*** Opening DATASET ENTRIES ***

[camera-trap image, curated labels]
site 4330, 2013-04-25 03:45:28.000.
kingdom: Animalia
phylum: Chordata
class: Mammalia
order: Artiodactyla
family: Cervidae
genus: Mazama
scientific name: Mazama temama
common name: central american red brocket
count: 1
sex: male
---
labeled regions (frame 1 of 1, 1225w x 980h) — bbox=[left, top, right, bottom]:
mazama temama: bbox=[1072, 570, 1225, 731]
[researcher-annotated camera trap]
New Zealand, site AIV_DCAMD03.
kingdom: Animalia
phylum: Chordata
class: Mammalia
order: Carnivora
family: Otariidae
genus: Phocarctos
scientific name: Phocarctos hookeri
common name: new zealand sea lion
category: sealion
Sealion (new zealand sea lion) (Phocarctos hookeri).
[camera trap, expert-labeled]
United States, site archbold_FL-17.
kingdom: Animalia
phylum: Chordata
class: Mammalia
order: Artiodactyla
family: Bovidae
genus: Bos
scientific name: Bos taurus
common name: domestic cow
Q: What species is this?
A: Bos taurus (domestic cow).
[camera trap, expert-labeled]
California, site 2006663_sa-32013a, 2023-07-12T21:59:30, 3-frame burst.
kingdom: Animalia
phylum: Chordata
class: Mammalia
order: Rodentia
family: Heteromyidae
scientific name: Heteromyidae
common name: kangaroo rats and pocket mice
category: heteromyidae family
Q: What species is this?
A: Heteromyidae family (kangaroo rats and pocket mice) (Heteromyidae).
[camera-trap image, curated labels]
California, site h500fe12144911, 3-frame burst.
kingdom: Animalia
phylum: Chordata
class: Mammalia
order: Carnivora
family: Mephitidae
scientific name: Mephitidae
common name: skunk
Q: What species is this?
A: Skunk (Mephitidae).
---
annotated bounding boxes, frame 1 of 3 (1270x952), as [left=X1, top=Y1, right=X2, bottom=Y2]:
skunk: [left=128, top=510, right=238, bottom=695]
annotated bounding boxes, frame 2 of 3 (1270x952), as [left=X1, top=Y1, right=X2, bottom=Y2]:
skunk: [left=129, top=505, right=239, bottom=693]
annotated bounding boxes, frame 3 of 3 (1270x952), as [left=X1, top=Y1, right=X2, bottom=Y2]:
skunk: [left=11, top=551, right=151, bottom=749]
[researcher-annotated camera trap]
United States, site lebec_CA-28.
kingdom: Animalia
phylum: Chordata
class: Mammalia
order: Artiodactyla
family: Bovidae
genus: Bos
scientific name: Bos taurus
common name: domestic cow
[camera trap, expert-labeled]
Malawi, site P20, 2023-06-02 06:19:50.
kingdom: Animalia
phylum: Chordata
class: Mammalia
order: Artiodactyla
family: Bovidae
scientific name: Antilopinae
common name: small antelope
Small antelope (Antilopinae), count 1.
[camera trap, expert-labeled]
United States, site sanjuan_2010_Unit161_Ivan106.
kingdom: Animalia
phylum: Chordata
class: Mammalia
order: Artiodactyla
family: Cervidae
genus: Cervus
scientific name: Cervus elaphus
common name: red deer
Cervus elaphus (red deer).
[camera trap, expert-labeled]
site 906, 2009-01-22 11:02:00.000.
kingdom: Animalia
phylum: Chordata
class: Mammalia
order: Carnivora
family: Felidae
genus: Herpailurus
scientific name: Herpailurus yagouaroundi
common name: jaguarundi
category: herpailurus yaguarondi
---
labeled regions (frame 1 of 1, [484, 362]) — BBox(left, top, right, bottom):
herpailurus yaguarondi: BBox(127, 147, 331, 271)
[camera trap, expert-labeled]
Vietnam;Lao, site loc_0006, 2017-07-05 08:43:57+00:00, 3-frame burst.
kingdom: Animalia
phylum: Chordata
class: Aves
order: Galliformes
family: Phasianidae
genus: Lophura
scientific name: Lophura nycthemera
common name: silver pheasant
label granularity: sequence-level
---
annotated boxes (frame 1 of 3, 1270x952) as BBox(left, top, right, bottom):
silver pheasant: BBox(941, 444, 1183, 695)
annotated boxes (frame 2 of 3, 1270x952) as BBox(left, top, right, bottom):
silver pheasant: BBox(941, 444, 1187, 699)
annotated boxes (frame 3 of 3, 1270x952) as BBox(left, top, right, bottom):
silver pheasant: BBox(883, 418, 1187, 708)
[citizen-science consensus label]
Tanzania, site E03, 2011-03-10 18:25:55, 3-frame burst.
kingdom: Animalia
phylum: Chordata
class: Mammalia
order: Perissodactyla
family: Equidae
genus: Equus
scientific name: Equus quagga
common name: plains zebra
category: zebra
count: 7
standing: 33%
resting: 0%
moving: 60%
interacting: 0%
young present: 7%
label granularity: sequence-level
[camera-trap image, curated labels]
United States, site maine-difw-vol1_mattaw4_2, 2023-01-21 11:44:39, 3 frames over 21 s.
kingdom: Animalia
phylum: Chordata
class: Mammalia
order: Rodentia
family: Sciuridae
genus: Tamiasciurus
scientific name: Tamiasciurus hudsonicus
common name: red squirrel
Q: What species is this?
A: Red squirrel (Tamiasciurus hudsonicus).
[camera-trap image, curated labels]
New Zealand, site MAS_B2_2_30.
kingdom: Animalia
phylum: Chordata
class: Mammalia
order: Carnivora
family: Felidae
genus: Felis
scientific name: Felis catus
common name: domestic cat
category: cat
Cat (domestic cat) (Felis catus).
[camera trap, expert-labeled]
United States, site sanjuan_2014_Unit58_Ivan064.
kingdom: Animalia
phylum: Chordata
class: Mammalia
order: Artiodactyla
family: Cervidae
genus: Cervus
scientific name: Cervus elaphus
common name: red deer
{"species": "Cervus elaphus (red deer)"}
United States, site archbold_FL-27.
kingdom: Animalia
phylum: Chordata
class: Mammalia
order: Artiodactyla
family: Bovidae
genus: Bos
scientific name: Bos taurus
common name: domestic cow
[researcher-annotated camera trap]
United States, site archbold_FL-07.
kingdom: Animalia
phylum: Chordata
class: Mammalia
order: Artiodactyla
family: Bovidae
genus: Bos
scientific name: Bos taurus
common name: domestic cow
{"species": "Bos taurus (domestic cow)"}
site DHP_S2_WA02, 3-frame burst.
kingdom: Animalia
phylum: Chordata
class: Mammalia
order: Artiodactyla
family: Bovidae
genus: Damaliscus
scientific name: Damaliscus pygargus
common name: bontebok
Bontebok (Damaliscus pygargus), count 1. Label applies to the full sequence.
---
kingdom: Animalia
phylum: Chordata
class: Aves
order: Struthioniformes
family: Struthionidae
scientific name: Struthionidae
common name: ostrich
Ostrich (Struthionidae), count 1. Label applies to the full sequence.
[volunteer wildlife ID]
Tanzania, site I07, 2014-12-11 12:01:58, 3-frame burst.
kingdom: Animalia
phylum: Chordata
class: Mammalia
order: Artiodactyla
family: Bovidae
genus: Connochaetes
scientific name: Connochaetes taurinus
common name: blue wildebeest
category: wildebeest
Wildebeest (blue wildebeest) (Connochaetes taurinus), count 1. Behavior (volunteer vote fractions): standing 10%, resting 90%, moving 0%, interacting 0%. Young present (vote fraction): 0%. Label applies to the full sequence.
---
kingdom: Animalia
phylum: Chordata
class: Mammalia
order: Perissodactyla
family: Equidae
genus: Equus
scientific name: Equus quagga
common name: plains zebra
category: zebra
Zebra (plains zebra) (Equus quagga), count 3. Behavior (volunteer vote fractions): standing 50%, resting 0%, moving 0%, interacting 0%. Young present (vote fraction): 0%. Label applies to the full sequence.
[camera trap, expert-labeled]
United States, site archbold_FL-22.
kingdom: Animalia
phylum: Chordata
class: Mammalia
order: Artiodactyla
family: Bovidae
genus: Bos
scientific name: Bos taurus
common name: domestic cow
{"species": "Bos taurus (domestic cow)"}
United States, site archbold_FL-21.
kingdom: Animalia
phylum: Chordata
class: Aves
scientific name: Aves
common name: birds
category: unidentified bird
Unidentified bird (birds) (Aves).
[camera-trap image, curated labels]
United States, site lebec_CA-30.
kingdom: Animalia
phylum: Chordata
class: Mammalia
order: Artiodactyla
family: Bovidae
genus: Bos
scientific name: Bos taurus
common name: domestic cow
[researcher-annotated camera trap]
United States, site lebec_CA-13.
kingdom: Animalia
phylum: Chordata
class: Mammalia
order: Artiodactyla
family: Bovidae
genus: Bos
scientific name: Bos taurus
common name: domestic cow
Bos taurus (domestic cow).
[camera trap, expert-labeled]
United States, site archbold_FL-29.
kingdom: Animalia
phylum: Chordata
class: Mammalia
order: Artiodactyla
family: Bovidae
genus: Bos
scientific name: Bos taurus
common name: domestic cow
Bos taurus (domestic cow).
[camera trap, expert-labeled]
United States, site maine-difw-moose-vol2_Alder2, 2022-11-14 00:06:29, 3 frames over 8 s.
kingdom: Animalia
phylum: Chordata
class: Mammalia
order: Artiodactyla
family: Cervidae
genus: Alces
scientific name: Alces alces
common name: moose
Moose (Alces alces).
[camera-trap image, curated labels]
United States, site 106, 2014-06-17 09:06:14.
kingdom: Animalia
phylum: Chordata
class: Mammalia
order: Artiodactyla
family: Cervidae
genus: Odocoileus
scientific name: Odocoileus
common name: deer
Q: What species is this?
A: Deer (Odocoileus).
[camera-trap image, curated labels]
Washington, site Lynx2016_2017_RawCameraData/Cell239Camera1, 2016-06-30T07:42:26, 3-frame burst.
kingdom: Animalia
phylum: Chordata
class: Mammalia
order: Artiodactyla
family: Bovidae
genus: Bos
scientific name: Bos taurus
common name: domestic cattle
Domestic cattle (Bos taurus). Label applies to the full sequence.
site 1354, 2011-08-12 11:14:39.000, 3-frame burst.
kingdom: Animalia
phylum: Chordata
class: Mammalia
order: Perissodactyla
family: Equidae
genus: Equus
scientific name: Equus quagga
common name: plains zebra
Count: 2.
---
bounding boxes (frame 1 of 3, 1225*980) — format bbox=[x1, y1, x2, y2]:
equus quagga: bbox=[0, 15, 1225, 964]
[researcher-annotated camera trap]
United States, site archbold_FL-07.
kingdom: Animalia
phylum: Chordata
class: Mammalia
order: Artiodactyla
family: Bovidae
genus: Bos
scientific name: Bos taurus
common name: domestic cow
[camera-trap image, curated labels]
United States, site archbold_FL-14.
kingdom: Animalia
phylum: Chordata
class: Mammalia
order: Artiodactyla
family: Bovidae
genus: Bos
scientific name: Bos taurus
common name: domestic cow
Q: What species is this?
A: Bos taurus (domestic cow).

*** Closing DATASET ENTRIES ***

* PROBLEM *
Go line by line through the records above and copy each one containing "frames".

* REPLY TO THE EXERCISE *
United States, site maine-difw-vol1_mattaw4_2, 2023-01-21 11:44:39, 3 frames over 21 s.
United States, site maine-difw-moose-vol2_Alder2, 2022-11-14 00:06:29, 3 frames over 8 s.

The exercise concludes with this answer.